Talal Asad is Emeritus Distinguished Professor of Anthropology at the Graduate Center of the City University of New York. His many books include Formations of the Secular (2003) and On Suicide Bombing (Columbia, 2007).
In Secular Translations, the anthropologist Talal Asad reflects on his lifelong engagement with secularism and its contradictions. In a consideration of translatability and untranslatability, he explores the ways ideas are translated between histories and cultures and the ways religious ideas are translated into nonreligious ones. Translation opens the door for—or requires—the utter transformation of the translated.
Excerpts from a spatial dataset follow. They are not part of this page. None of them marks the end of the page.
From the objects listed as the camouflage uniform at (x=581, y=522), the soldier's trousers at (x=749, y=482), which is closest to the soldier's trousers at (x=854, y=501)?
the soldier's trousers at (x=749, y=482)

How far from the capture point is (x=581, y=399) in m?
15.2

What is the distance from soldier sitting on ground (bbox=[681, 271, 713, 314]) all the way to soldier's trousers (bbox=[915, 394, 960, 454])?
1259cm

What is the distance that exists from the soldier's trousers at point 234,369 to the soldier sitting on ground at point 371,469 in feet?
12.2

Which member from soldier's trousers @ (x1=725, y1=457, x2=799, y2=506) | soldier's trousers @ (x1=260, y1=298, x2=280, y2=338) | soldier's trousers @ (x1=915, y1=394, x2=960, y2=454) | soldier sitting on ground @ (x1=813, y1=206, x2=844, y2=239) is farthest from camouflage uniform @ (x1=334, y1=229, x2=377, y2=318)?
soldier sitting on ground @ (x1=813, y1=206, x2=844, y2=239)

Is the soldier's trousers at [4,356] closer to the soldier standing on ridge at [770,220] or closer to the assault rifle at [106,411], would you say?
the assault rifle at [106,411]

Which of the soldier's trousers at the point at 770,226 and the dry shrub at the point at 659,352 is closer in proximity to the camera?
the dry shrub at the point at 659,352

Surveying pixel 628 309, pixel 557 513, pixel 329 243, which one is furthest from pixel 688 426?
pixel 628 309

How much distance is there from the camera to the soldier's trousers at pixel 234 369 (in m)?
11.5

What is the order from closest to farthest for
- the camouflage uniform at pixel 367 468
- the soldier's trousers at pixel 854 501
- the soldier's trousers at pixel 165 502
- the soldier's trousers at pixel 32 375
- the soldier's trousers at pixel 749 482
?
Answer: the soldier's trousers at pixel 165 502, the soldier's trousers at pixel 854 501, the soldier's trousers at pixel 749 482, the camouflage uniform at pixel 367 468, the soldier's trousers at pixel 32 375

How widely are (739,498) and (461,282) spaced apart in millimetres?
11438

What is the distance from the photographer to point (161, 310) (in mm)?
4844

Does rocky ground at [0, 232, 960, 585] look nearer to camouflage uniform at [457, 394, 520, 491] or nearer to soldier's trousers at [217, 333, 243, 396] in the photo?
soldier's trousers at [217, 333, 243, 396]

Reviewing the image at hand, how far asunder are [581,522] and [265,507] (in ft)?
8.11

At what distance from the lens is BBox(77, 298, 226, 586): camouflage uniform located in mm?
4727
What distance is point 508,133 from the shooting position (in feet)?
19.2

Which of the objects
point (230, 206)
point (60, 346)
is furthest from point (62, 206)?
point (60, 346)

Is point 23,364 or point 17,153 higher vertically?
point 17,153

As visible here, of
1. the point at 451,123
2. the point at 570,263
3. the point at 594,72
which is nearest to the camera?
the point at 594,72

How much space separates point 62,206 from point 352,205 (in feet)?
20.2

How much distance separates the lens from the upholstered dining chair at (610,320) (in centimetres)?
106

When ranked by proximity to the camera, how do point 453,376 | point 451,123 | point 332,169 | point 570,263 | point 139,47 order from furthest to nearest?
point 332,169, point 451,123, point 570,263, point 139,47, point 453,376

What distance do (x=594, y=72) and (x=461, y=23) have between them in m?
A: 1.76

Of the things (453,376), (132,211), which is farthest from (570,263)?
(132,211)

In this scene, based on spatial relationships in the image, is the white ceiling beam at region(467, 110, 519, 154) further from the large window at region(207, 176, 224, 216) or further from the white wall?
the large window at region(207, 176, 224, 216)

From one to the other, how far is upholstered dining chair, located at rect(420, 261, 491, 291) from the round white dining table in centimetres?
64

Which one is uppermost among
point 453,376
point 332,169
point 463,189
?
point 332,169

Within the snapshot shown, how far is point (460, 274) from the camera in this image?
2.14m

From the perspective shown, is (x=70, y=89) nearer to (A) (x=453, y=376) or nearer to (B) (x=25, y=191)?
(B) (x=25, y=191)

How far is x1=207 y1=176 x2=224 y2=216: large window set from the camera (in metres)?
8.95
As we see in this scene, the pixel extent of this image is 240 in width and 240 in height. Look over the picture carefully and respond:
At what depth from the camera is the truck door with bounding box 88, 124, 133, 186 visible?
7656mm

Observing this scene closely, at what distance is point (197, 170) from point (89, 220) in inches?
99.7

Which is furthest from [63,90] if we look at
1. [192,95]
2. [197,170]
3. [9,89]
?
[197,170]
In search of meeting points between the language of Islam and the language of secular reason, Asad gives particular importance to the varieties of transformations of religious language into the idioms of secularism. He discusses the claim that liberal conceptions of equality represent earlier Christian ideas translated into secularism; explores the ways that the language and practice of religious ritual play an important but radically transformed role as they are translated into modern life; and considers the history of the idea of the self and its centrality to the project of the secular state. Secularism is not only an abstract principle that modern liberal democratic states espouse, he argues; it is also a range of sensibilities expressed in concepts such as “modernity,” “religion,” and “secularism.” The shifting vocabularies associated with each of these sensibilities are fundamentally intertwined with different ways of life. Drawing on a diverse set of thinkers ranging from al-Ghazālī to Walter Benjamin, Secular Translations rigorously seeks a language for our time beyond the language of the state.